(Rows from a dataset)
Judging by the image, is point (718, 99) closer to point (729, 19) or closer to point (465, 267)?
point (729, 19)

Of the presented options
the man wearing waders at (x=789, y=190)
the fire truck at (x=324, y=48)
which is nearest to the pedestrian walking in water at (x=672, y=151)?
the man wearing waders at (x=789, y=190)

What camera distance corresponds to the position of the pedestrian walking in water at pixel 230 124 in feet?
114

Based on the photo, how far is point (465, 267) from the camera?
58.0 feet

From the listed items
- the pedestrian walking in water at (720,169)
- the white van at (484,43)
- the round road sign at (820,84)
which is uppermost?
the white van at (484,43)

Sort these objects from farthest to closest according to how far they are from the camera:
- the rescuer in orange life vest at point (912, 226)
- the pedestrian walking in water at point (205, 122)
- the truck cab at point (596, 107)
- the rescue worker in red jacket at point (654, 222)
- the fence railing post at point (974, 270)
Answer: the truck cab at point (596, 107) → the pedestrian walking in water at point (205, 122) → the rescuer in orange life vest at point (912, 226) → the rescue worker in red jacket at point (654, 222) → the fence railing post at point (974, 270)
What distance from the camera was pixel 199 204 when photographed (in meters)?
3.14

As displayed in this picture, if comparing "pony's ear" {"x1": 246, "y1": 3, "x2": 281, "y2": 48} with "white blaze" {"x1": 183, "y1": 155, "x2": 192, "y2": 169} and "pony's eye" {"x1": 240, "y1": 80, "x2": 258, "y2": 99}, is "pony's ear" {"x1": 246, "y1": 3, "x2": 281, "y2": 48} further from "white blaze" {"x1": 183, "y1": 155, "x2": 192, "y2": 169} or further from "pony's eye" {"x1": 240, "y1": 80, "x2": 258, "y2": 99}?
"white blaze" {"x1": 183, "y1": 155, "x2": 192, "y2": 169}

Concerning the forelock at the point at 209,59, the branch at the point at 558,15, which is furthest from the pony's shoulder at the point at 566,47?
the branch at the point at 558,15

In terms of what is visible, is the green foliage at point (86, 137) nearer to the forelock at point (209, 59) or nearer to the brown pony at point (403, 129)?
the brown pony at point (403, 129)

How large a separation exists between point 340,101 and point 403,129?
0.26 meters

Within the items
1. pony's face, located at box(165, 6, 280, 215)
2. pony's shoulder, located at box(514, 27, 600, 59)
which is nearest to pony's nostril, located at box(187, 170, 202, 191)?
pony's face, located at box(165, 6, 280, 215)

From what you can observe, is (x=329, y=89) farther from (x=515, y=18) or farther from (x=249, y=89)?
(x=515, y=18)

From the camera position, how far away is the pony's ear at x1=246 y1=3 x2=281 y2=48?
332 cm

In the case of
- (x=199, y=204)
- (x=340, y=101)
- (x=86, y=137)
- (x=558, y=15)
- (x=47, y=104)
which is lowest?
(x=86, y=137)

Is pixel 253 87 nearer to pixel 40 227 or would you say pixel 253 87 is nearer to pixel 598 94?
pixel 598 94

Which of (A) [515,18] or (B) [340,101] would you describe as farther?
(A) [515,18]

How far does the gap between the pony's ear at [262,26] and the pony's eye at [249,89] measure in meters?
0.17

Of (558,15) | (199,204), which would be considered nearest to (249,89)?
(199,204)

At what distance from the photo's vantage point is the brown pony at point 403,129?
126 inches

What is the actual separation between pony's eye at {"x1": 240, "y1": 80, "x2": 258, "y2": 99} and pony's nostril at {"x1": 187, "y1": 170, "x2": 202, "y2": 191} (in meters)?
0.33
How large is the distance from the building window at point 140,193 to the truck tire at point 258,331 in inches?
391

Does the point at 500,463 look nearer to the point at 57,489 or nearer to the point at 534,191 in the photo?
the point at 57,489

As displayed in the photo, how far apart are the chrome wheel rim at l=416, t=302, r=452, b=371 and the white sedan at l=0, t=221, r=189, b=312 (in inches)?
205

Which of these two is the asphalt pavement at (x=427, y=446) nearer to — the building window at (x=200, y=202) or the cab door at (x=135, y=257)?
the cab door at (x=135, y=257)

Instruction => Make an exact copy of the records.

Finished answer =>
Judging by the image, is point (718, 99) closer to point (729, 19) or closer to point (465, 267)?
point (729, 19)

Of the presented options
the man wearing waders at (x=789, y=190)
the fire truck at (x=324, y=48)
which is nearest to the pedestrian walking in water at (x=672, y=151)?
the man wearing waders at (x=789, y=190)

What camera distance corresponds to the position of the pedestrian walking in water at pixel 230 124 in feet?
114

Based on the photo, how far is point (465, 267) from the camera?
58.0 feet

From the listed items
- the pedestrian walking in water at (720,169)
- the white van at (484,43)
- the round road sign at (820,84)
which is uppermost?
the white van at (484,43)

Sort these objects from farthest to closest according to how far they are from the camera:
- the rescuer in orange life vest at point (912, 226)
- the pedestrian walking in water at point (205, 122)
- the truck cab at point (596, 107)
- the rescue worker in red jacket at point (654, 222)
- the fence railing post at point (974, 270)
Answer: the truck cab at point (596, 107) → the pedestrian walking in water at point (205, 122) → the rescuer in orange life vest at point (912, 226) → the rescue worker in red jacket at point (654, 222) → the fence railing post at point (974, 270)
What distance from the camera was pixel 199 204 when photographed (in meters)?
3.14

As displayed in this picture, if comparing "pony's ear" {"x1": 246, "y1": 3, "x2": 281, "y2": 48} with "white blaze" {"x1": 183, "y1": 155, "x2": 192, "y2": 169} and "pony's eye" {"x1": 240, "y1": 80, "x2": 258, "y2": 99}, is "pony's ear" {"x1": 246, "y1": 3, "x2": 281, "y2": 48} further from "white blaze" {"x1": 183, "y1": 155, "x2": 192, "y2": 169} or further from "pony's eye" {"x1": 240, "y1": 80, "x2": 258, "y2": 99}?
"white blaze" {"x1": 183, "y1": 155, "x2": 192, "y2": 169}

Concerning the forelock at the point at 209,59, the branch at the point at 558,15, which is furthest from the pony's shoulder at the point at 566,47?
the branch at the point at 558,15

In terms of what is visible, is the green foliage at point (86, 137) nearer to the forelock at point (209, 59) or nearer to the brown pony at point (403, 129)?
the brown pony at point (403, 129)

How large a separation exists between point 340,101 and point 403,129?
0.26 meters

Within the items
1. pony's face, located at box(165, 6, 280, 215)
2. pony's shoulder, located at box(514, 27, 600, 59)
which is nearest to pony's nostril, located at box(187, 170, 202, 191)?
pony's face, located at box(165, 6, 280, 215)

From what you can observe, is (x=329, y=89) farther from (x=515, y=18) or farther from (x=249, y=89)?
(x=515, y=18)

From the camera position, how far away is the pony's ear at x1=246 y1=3 x2=281 y2=48?
332 cm

In the case of
- (x=199, y=204)
- (x=340, y=101)
- (x=86, y=137)
- (x=558, y=15)
- (x=47, y=104)
which is lowest?
(x=86, y=137)

Is pixel 253 87 nearer to pixel 40 227 or would you say pixel 253 87 is nearer to pixel 598 94?
pixel 598 94

Which of (A) [515,18] or (B) [340,101] would you describe as farther?
(A) [515,18]

How far does the gap between the pony's ear at [262,26] and the pony's eye at [249,89] measure in meters?
0.17

Of (558,15) | (199,204), which would be considered nearest to (249,89)?
(199,204)

At what distance from the photo's vantage point is the brown pony at point 403,129?
126 inches

What is the actual separation between pony's eye at {"x1": 240, "y1": 80, "x2": 258, "y2": 99} and pony's nostril at {"x1": 187, "y1": 170, "x2": 202, "y2": 191} (in meters)?
0.33
How large is the distance from the building window at point 140,193 to the truck tire at point 258,331 in inches?
391

Does the point at 500,463 look nearer to the point at 57,489 or nearer to the point at 534,191 in the photo?
the point at 57,489

As displayed in the photo, how far apart are the chrome wheel rim at l=416, t=302, r=452, b=371 and the white sedan at l=0, t=221, r=189, b=312 (in inches)?
205

Which of these two is the asphalt pavement at (x=427, y=446) nearer to — the building window at (x=200, y=202) or the cab door at (x=135, y=257)?
the cab door at (x=135, y=257)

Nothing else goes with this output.